TAREFA A
Segundo o artigo sobre A Mulher e o Atirador de Facas, por que o filme começa de forma inusitada? Responda em uma a três frases.
TAREFA B
Escreva a continuação do artigo sobre A Mulher e o Atirador de Facas, começando logo depois da última frase apresentada.

ARTIGO

· · · · · · ·

A Mulher e o Atirador de Facas retoma a vertente de Um Homem Meio Esquisito e O Marido da Cabeleireira, que permanecem como os melhores filmes do diretor francês. Ele concorda, duplamente. Define "A Mulher" como uma história de amor, um filme intimista, como os dois citados. E também concorda que essa é a melhor linha de sua carreira, mesmo que os maiores sucessos de público sejam outros. Queria escrever um filme para Vanessa Paradis. Acha-a linda e talentosa. E começou a tecer (com Serge Frydman) a história da garota que está prestes a se suicidar, saltando de uma ponte, quando surge em sua vida o atirador de facas, que a integra ao seu número circense.
Não teria feito o filme com nenhuma outra atriz. Frydman e ele escreveram as primeiras cenas e levaram a Vanessa. Ela gostou e pediu aos dois que continuassem desenvolvendo a história. "Se ela tivesse dito não, o projeto teria morrido ali", confessa Leconte. Vanessa é a garota da ponte ("La Fille sur le Pont", título original). Daniel Auteuil é o atirador de facas. O filme começa de forma inusitada. "Era nosso propósito, todo diretor quer sempre surpreender para chamar a atenção do público." Vanessa fala diretamente para a câmera, conta sua história de fracassos familiares e amorosos e em pouco tempo o espectador já sabe tudo o que precisa sobre essa mulher.

· · · · · · ·

DADOS FORNECIDOS
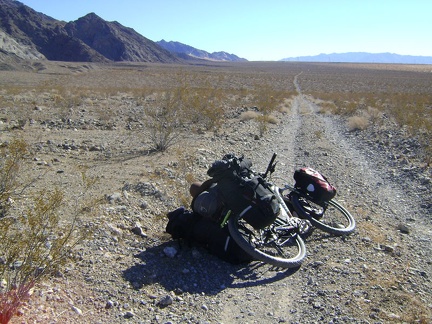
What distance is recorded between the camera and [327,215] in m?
6.00

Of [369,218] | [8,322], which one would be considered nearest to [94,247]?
[8,322]

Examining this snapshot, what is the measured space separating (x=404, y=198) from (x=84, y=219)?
558cm

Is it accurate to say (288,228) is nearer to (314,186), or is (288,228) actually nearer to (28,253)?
(314,186)

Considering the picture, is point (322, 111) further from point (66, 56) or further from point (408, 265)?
point (66, 56)

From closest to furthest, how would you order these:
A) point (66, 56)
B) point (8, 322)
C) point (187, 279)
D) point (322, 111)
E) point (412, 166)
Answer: point (8, 322), point (187, 279), point (412, 166), point (322, 111), point (66, 56)

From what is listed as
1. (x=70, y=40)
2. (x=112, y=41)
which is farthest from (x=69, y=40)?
(x=112, y=41)

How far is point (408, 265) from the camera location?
455 centimetres

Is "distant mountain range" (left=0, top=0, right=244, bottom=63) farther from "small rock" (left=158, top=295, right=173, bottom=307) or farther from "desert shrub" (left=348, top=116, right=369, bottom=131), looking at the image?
"small rock" (left=158, top=295, right=173, bottom=307)

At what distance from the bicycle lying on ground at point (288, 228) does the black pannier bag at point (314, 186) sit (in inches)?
3.1

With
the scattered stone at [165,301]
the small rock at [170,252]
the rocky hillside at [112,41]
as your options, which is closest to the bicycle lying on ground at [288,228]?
the small rock at [170,252]

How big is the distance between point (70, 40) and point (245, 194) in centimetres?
10413

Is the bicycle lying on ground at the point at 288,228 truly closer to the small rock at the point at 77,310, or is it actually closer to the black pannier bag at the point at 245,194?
the black pannier bag at the point at 245,194

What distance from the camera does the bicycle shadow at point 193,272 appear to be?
12.9 feet

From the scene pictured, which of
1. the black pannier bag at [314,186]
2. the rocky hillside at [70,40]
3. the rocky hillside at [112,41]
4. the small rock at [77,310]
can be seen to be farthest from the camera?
the rocky hillside at [112,41]
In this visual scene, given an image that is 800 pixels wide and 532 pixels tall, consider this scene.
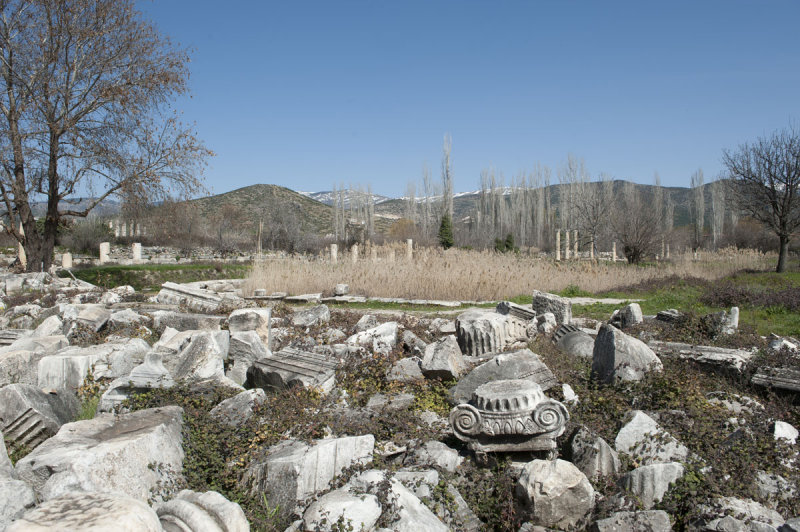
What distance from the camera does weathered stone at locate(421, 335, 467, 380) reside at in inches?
195

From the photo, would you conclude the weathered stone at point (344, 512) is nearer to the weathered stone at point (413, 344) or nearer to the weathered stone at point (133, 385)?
the weathered stone at point (133, 385)

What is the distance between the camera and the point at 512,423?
3.69 meters

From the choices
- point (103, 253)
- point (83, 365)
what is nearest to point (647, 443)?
point (83, 365)

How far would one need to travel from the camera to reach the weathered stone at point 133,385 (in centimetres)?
424

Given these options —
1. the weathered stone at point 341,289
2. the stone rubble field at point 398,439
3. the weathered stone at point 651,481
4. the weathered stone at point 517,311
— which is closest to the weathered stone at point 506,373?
the stone rubble field at point 398,439

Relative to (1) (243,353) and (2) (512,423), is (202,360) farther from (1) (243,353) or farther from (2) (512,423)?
(2) (512,423)

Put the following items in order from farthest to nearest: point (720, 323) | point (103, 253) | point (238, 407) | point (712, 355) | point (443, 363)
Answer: point (103, 253)
point (720, 323)
point (712, 355)
point (443, 363)
point (238, 407)

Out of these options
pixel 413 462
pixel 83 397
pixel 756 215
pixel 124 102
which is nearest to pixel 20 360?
pixel 83 397

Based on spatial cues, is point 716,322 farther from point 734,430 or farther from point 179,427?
point 179,427

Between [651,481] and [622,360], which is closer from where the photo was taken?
[651,481]

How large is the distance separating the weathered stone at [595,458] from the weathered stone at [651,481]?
179mm

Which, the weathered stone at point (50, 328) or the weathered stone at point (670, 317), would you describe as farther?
the weathered stone at point (670, 317)

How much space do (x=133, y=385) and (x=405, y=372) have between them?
94.3 inches

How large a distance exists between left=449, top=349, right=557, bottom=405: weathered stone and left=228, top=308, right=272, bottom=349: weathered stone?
268 cm
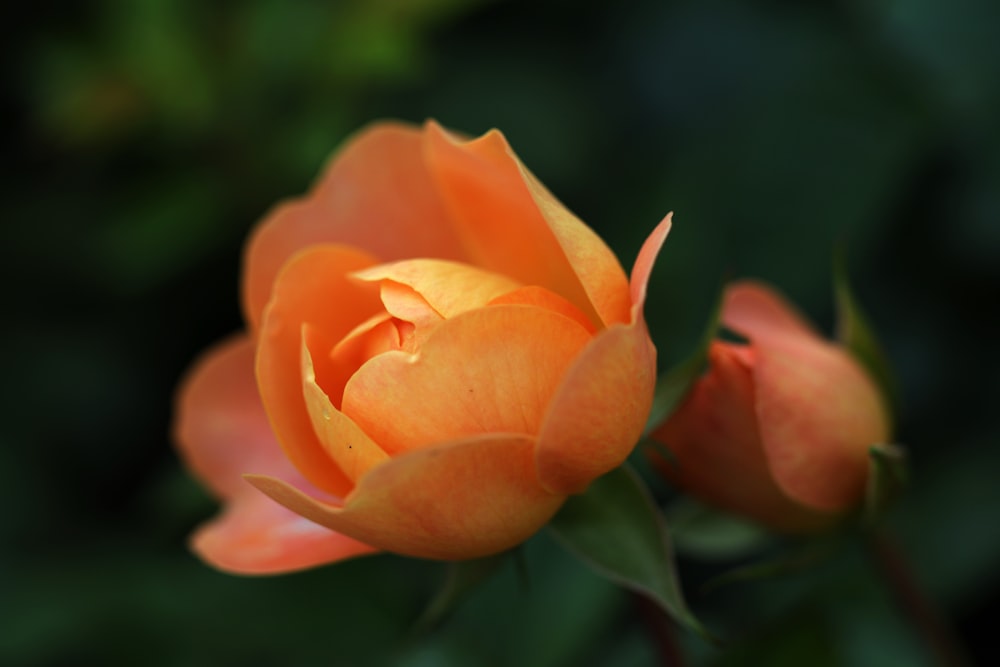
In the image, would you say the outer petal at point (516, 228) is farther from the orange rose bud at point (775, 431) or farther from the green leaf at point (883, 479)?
the green leaf at point (883, 479)

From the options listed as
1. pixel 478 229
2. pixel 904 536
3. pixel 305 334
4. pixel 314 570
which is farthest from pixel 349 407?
pixel 904 536

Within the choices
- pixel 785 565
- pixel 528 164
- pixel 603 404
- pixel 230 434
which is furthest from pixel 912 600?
pixel 528 164

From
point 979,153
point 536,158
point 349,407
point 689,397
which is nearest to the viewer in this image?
point 349,407

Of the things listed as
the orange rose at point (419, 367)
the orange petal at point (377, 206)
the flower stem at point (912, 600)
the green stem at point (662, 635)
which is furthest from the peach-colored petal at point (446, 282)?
the flower stem at point (912, 600)

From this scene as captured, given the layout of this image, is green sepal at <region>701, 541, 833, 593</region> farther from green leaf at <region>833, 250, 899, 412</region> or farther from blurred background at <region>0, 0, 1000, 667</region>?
blurred background at <region>0, 0, 1000, 667</region>

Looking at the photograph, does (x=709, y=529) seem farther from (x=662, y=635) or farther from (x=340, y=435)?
(x=340, y=435)

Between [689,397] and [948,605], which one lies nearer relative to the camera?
[689,397]

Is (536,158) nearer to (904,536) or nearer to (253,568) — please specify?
(904,536)
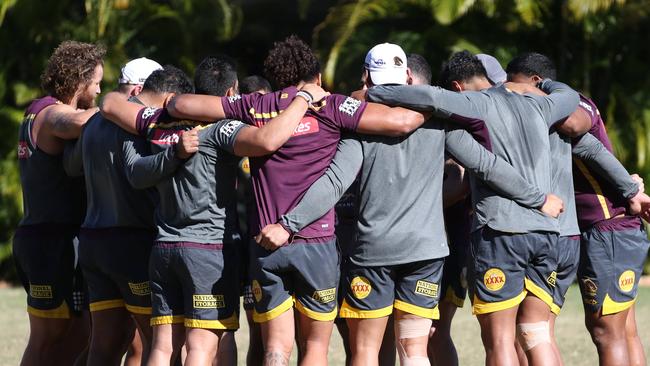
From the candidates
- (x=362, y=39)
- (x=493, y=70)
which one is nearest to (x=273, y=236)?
(x=493, y=70)

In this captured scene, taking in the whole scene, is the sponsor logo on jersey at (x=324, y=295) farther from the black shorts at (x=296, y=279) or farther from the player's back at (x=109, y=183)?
the player's back at (x=109, y=183)

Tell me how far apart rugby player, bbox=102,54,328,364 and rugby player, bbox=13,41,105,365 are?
1012 millimetres

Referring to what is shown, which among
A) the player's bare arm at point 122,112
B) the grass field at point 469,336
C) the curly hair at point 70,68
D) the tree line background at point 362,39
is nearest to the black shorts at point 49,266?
the curly hair at point 70,68

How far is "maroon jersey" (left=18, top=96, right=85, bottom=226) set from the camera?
7.33m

· · · · · · ·

RESPOSTA ESCRITA A
Leconte diz que esse era o propósito deles, porque todo diretor quer sempre surpreender para chamar a atenção do público.

RESPOSTA ESCRITA B
Vanessa parece tão espontânea em cena que o espectador pode pensar que ela está improvisando. Nada menos verdadeiro, diz o diretor. "Não consigo trabalhar improvisando, tudo tem de ser minuciosamente escrito." Vanessa e Daniel Auteuil não mudaram uma vírgula. Ela foi prodigiosa. "Mergulhou tanto na personagem que rodamos numa só tomada, não foi preciso repetir." Um filme sobre o amor, ou sobre a obsessão amorosa. Leconte assume sua porção François Truffaut. Considera o amor o tema por excelência do artista, chega a dizer que tem a impressão de que o cinema existe, ou foi inventado, para contar histórias de amor.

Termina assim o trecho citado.